# Spacy Demo

This demonstrates the usage of spacy within this project.

Here you should be able to read your data, convert it into a spacy readable format and finally train and deploy your own pipeline.

In [None]:
# Please ignore this cell: extra install steps that are only executed when running the notebook on Google Colab
# flake8-noqa-cell
import os
if 'google.colab' in str(get_ipython()) and not os.path.isdir('Test_Data'):
    # we're running on colab and we haven't already downloaded the test data
    # first install pinned version of setuptools (latest version doesn't seem to work with this package on colab)
    !pip install setuptools==61 -qqq
    # install the moralization package
    !pip install git+https://github.com/ssciwr/moralization.git@publish_spacy_example_notebook -qqq

    # download test data sets
    !wget https://github.com/ssciwr/moralization/archive/refs/heads/test_data.zip -q
    !mkdir -p data && unzip -qq test_data.zip && mv -f moralization-test_data/*_Data ./data/. && rm -rf moralization-test_data test_data.zip
    !spacy download de_core_news_sm

In [None]:
from moralization.spacy_model import SpacySetup, SpacyTraining

First we define all relevant file paths.

data_dir:       The location of your xmi files. <br>
config_file:    The config used for spacy training. <br>
working_dir:    The output dir of the data_conversion and the input/output directory for the training. <br>
                (If the working dir is None a temp dir will be used.
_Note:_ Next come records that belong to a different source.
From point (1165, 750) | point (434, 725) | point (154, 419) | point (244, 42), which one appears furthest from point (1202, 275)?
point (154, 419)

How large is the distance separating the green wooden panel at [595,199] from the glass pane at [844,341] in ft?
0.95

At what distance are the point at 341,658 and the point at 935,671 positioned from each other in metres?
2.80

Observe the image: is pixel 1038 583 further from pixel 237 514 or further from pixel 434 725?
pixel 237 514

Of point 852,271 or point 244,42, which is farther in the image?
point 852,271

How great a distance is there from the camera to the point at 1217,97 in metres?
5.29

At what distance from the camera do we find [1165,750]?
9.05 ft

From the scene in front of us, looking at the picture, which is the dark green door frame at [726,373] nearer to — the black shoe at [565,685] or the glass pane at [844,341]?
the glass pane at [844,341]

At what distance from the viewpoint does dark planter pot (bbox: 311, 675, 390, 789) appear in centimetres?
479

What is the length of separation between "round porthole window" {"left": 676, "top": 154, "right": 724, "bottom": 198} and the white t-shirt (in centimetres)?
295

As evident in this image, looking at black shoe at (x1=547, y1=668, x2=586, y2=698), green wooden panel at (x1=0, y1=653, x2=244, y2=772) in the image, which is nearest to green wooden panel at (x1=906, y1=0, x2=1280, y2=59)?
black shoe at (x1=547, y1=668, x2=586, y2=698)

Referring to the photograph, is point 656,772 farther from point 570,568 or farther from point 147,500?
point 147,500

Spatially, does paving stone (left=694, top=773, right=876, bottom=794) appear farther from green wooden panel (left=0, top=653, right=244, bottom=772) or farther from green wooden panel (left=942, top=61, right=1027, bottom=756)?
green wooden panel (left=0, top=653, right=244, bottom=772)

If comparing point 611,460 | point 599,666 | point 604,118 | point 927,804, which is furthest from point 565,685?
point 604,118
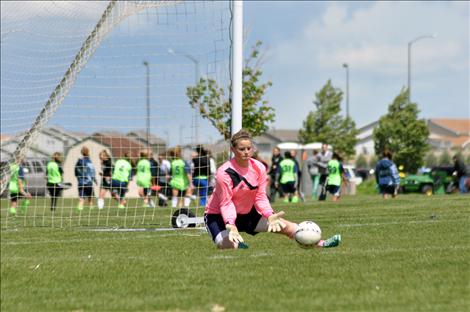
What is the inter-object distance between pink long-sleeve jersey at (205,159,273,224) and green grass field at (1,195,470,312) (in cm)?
49

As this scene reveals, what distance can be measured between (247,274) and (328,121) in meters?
68.7

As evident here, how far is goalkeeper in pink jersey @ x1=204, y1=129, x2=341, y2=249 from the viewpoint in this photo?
9961 mm

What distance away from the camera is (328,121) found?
76.7 m

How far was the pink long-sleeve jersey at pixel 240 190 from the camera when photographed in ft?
32.9

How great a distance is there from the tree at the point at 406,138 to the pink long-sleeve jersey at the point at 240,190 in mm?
58991

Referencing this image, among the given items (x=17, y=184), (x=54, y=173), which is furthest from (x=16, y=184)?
(x=54, y=173)

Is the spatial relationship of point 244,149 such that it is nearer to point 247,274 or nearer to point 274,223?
point 274,223

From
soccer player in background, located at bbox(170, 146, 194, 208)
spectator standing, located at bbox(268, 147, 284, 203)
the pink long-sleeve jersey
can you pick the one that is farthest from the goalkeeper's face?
spectator standing, located at bbox(268, 147, 284, 203)

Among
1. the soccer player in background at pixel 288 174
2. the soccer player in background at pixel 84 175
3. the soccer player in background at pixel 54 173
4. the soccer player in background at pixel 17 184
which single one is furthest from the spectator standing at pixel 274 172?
the soccer player in background at pixel 17 184

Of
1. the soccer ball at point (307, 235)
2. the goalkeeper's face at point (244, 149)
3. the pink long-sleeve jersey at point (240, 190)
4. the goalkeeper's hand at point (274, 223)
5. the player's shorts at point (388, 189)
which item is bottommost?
the player's shorts at point (388, 189)

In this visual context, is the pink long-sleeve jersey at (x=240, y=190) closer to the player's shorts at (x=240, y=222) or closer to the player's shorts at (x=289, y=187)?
the player's shorts at (x=240, y=222)

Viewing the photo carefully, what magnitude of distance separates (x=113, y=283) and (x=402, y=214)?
9.78m

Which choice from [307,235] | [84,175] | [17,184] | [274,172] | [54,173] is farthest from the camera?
[274,172]

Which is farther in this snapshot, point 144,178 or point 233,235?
point 144,178
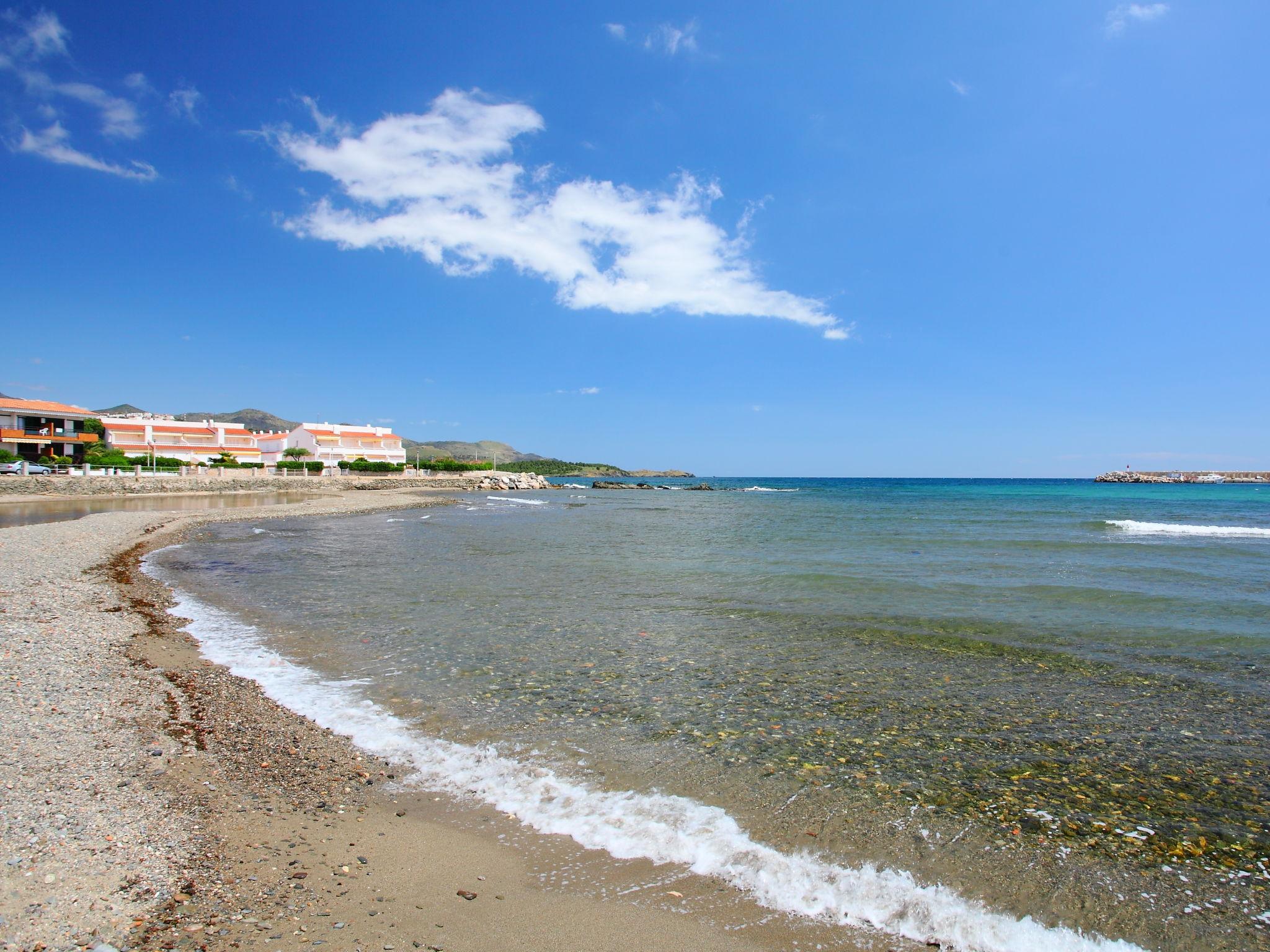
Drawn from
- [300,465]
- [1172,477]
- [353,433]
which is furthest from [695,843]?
[1172,477]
When testing this can reduce clutter)

In [None]:
data_dir = "./data/Test_Data/XMI_11"
config_file = "./data/Test_Data/example_config.cfg"
# working_dir = "./test"
working_dir = None

For the SpacySetup we can include a custom working directory, if not a temp dir will be created. <br>
This working directory is also the default save location for `export_training_testing_data` 

In [None]:
example_setup = SpacySetup(data_dir, working_dir=working_dir)

One can quickly accesses all avaiable span keys for visualisation via:

Note: `sc` is the spacy default for all categories.

In [None]:
print(example_setup.span_keys.keys())

here we show all available file names.


In [None]:
print(example_setup.doc_dict.keys())

For ease of use you can either directly give the filenames or just the indeces. (eg.: ["name", 1]) <br>
You can view multiple files simultaniously or leave it blank to display all files.<br>
Use the spans_key filter to only show specific span groups.<br>

Disclaimer: This does not seem to work on google colab.

In [None]:
# example_setup.visualize_data(filenames=["test_data-trimmed_version_of-Gerichtsurteile-neg-AW-neu-optimiert-BB",1],
#              spans_key="sc")

The export function will write your spacy docs on the drive and also provide the Path as a return value. This is specially usefull when a temporary working dir is used.

In [None]:
working_dir = example_setup.export_training_testing_data(output_dir=working_dir)
print(working_dir)

Here you can set the working directory and the location of your config file for the spacy training.

In [None]:
example_training = SpacyTraining(working_dir=working_dir, config_file=config_file)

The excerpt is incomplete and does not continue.